Minister of finance hopes to save all that Christmas beer from being poured down the drain

By Staff

  • Will not stand for good beer going to waste The minister of finance, Bjarni Benediktsson, argues rules which lead to the destruction of large quantities of seasonal beer make no sense, especially when we are worrying about wasting food. Photo/GVA.

The Icelandic minister of finance argues that rules which lead to seasonal beer to being destroyed after the holidays are an example of excessive micro-management of society and an unconscionable waste of food. The local news site reports that in a parliamentary debate yesterday the minister argued it was time to look into changing these rules.

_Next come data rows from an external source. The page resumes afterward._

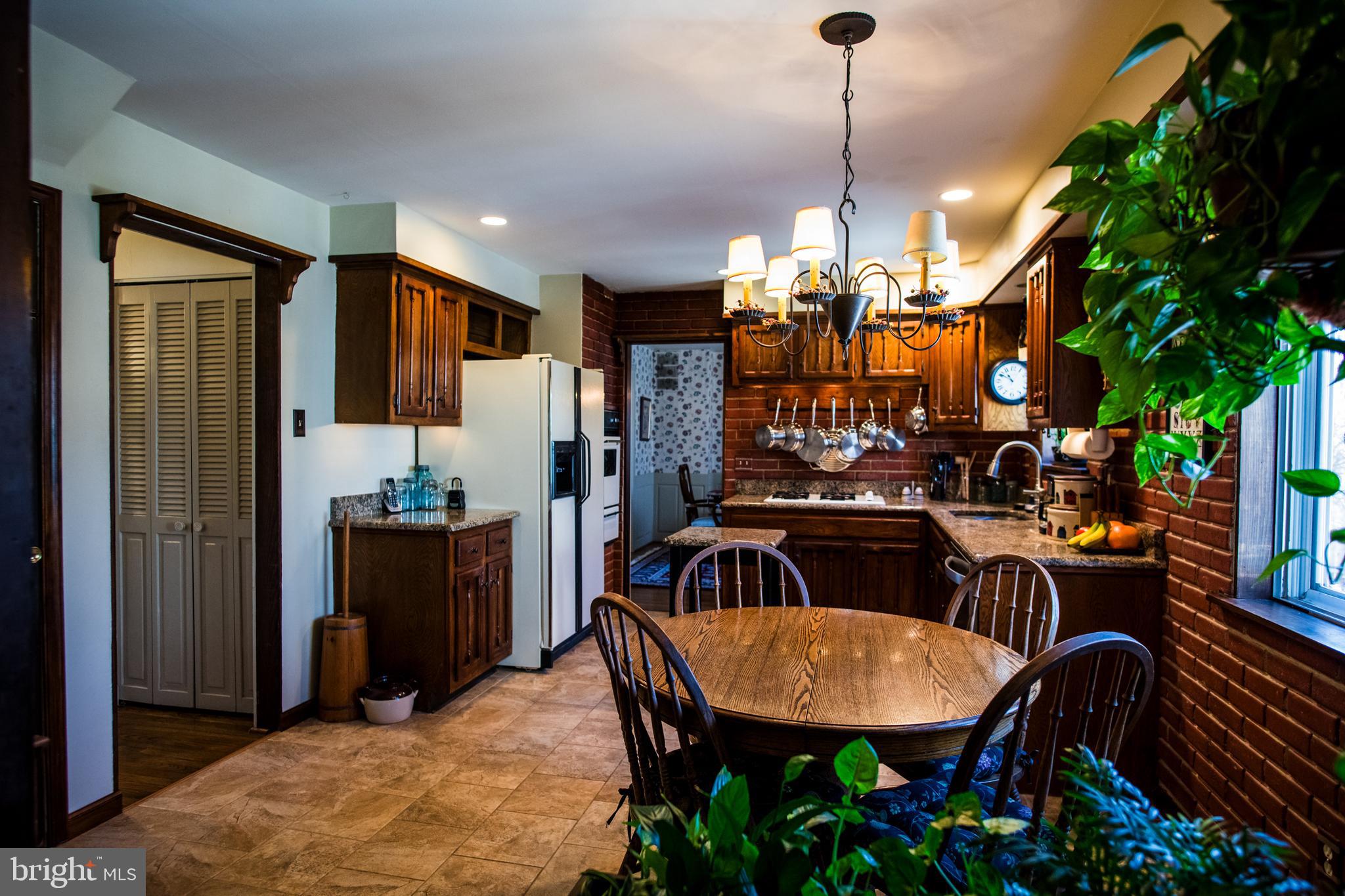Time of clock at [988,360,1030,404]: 10:49
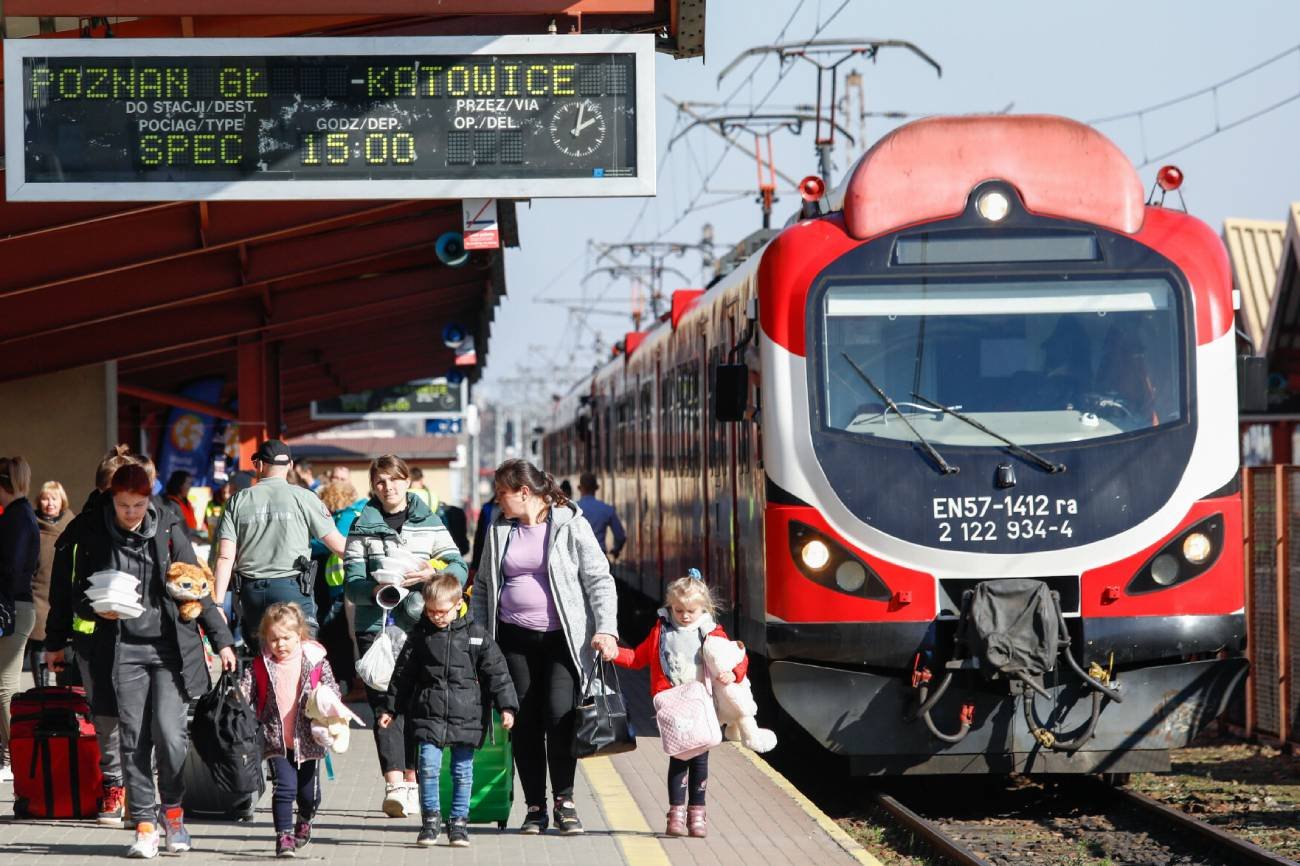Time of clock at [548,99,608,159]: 2:02
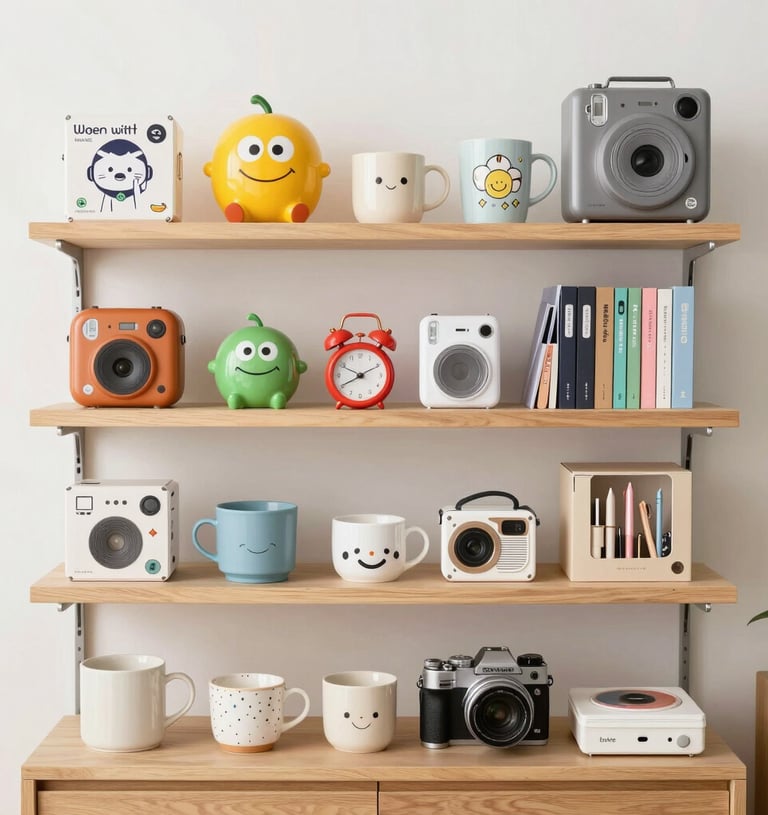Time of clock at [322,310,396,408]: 8:10
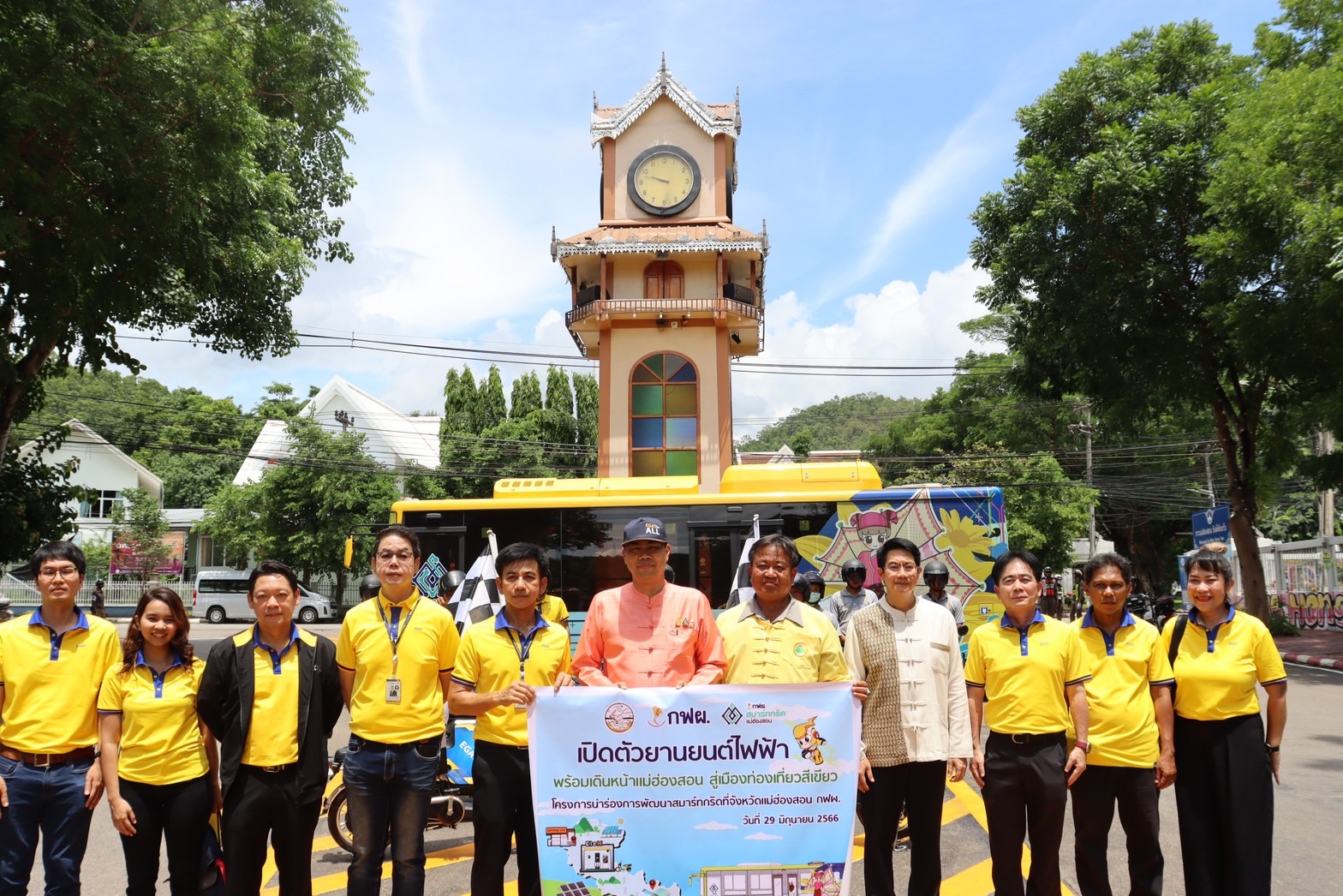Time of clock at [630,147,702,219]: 9:47
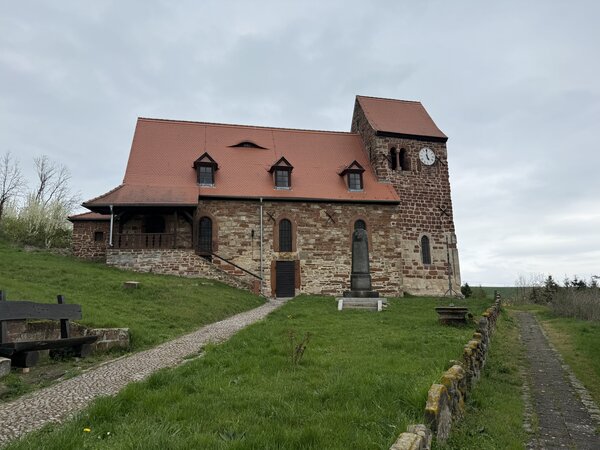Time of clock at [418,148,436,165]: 4:59
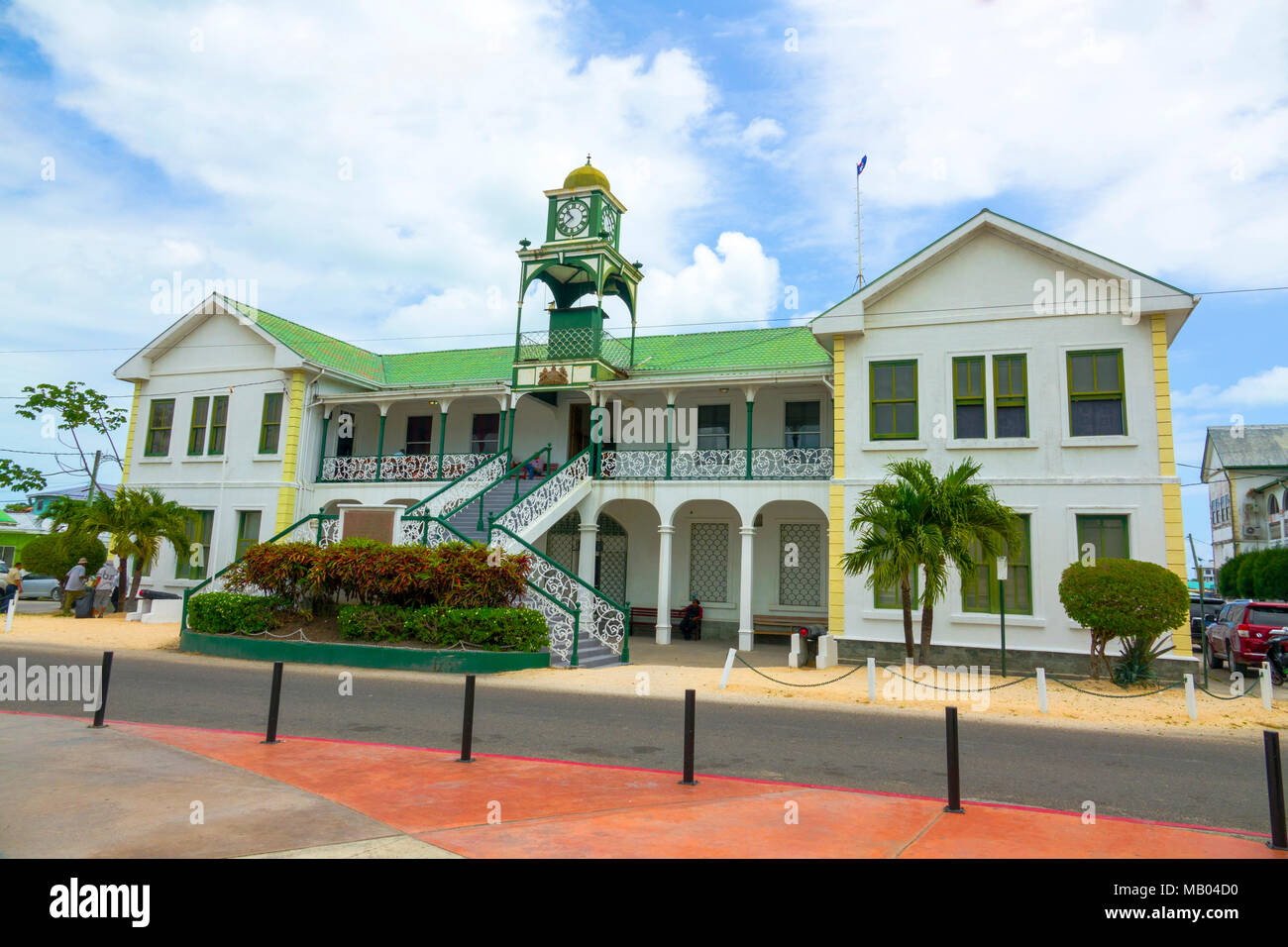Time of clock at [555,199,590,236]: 10:38
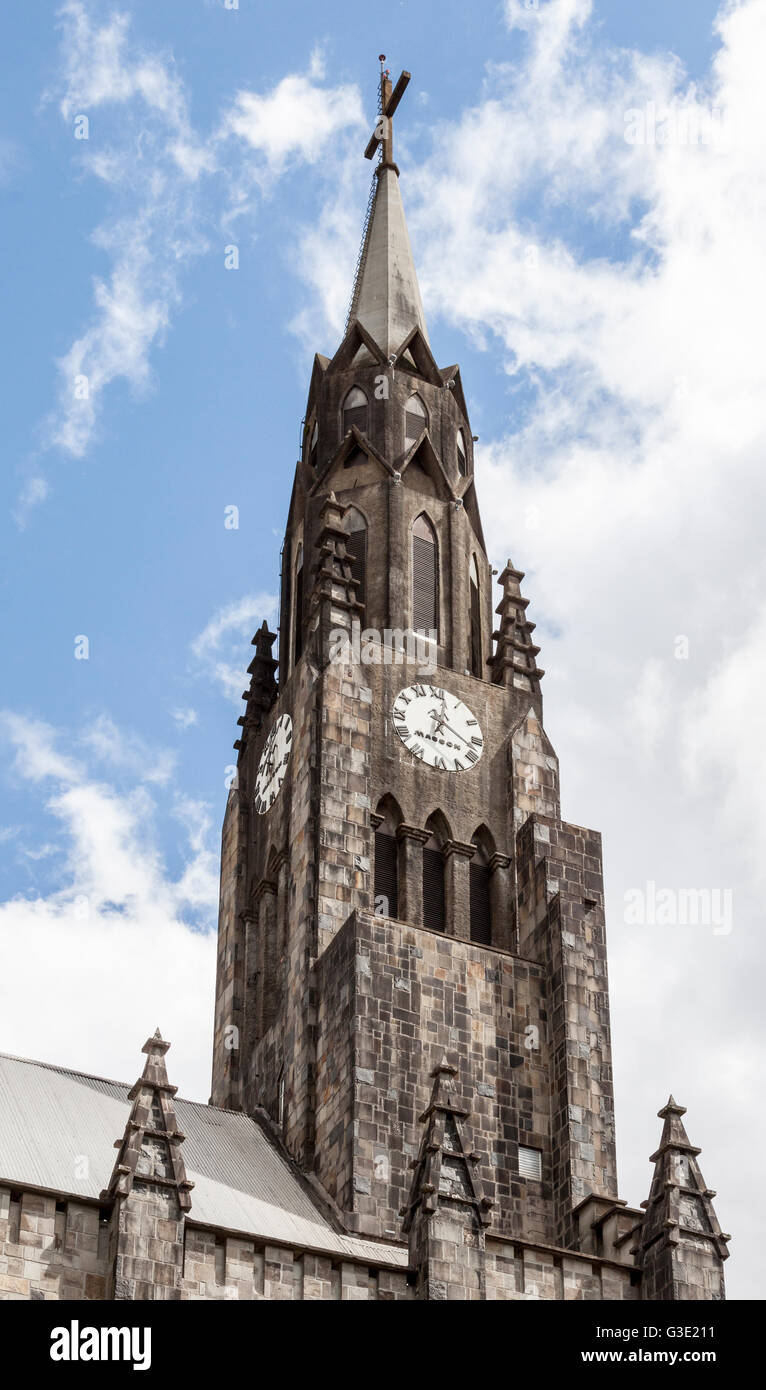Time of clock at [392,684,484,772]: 4:02
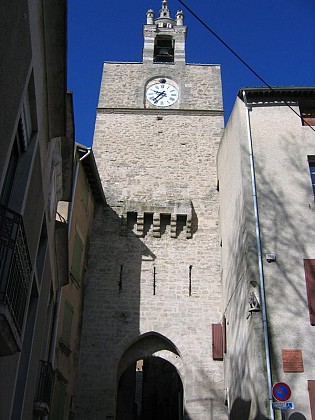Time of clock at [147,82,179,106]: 9:37
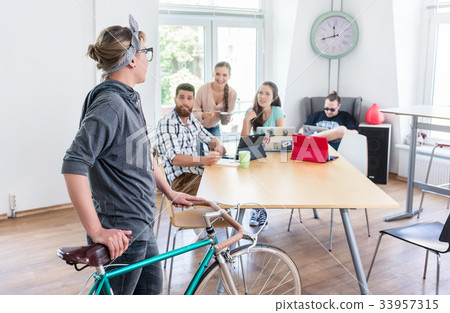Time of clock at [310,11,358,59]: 11:42
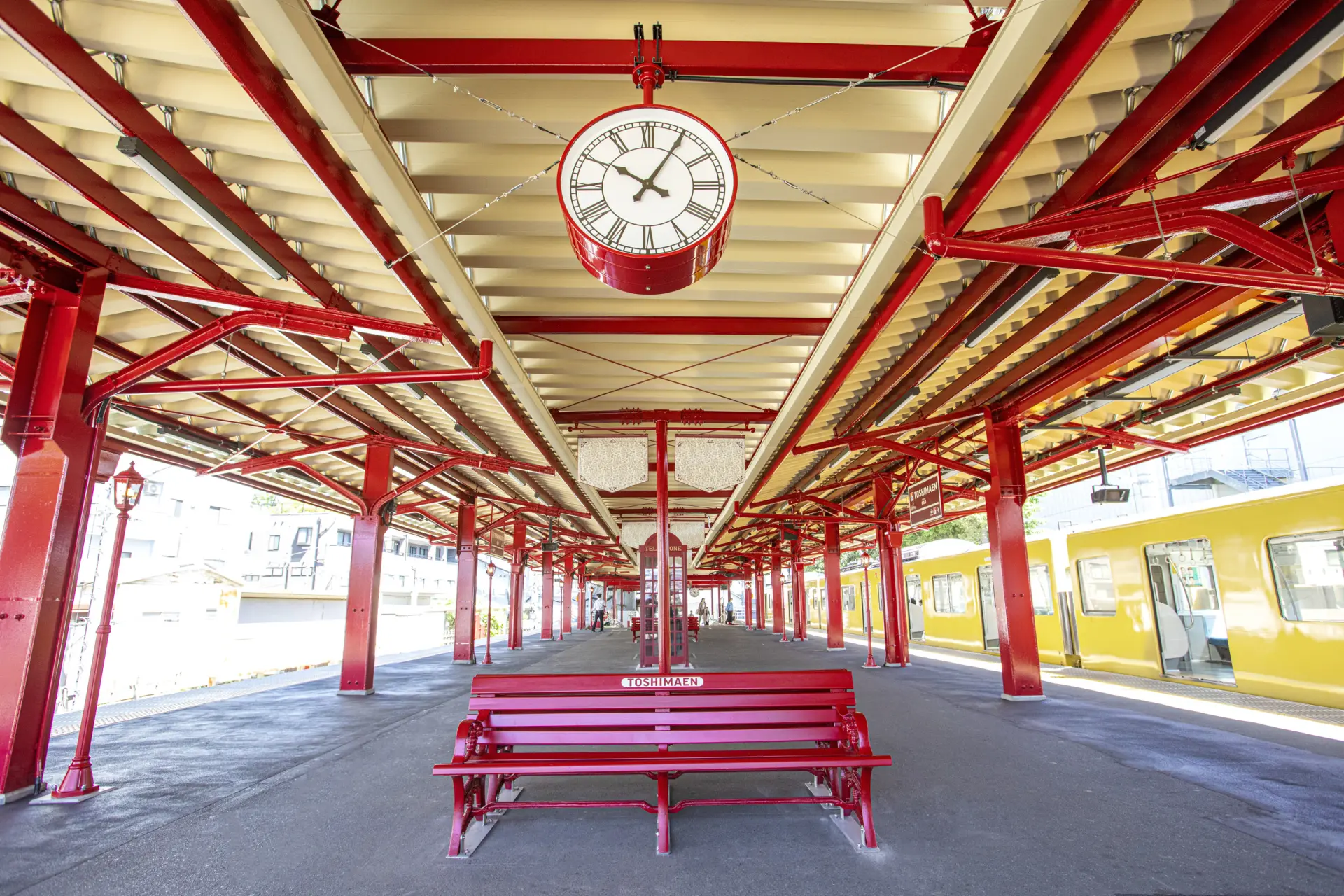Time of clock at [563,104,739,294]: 10:05
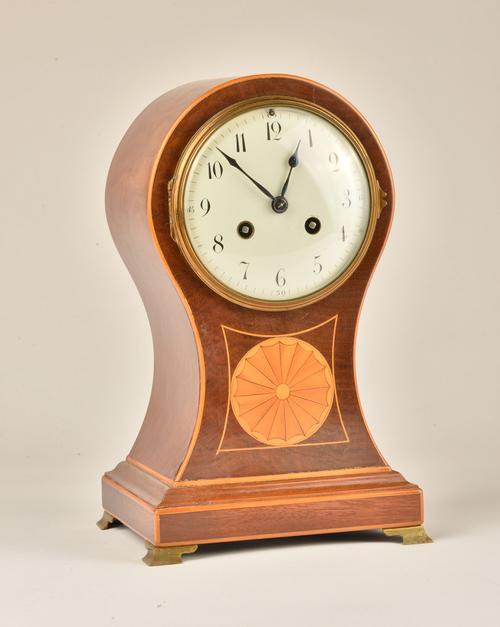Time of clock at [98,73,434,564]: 12:52
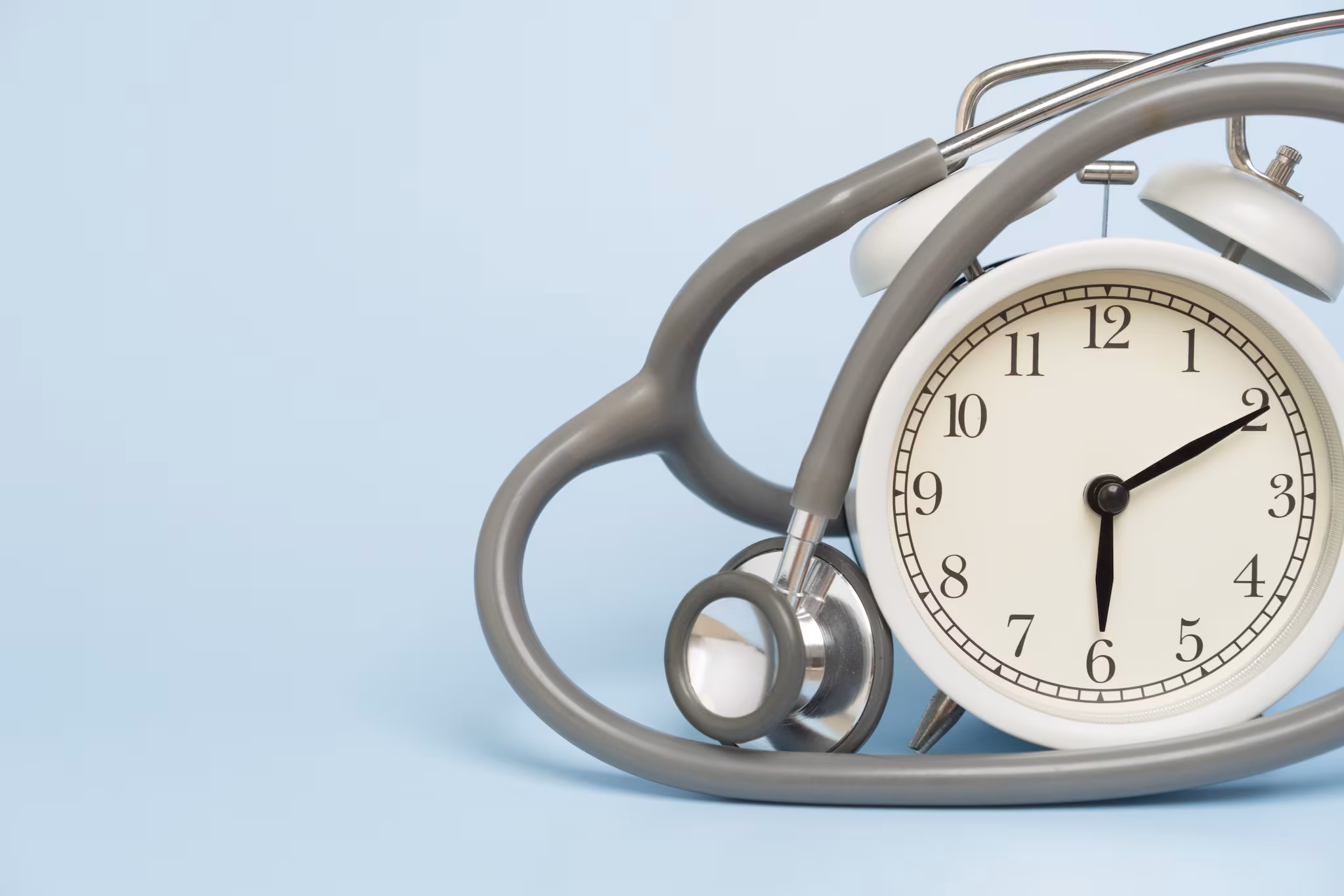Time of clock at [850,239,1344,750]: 6:10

Read more: 2015 a record year for Christmas beer: Still nearly 100,000 bottles will to be poured down the drain

Seasonal beer, like Christmas beer, Easter beer, Midwinter Þorri beer and Summer beer, are only kept on the shelves of the state alcohol retail monopoly for a limited time, after which the beer is removed from the shelves and shipped back to manufacturers. After the beer is shipped back it is usually destroyed as retailers have little if any way of selling the beer once it has been removed from retail. The beer therefore ends up being destroyed as this allows the producers to recover the alcohol tax which they pay once the beer is shipped. Every year large quantities of seasonal beer are destroyed as a consequence.

Senseless waste of food
The debate was initiated by a representative for the centrist Bright future which wanted to know if anything could be done to stop what she argued was senseless waste of food. “Of course we should reconsider these rules,” Bjarni Benediktsson, the minister of finance told Parliament, adding that these rules led to considerable waste. “Of course it is extremely wasteful to pour down a product which is in perfectly good condition just because there is some conflict with the calendar.”

Bjarni added that food waste was a serious problem globally, and that pouring down perfectly good beer meant large quantities of barley and grain were being wasted. “And perhaps this is another example of how far we have been willing to go in micro-managing society.”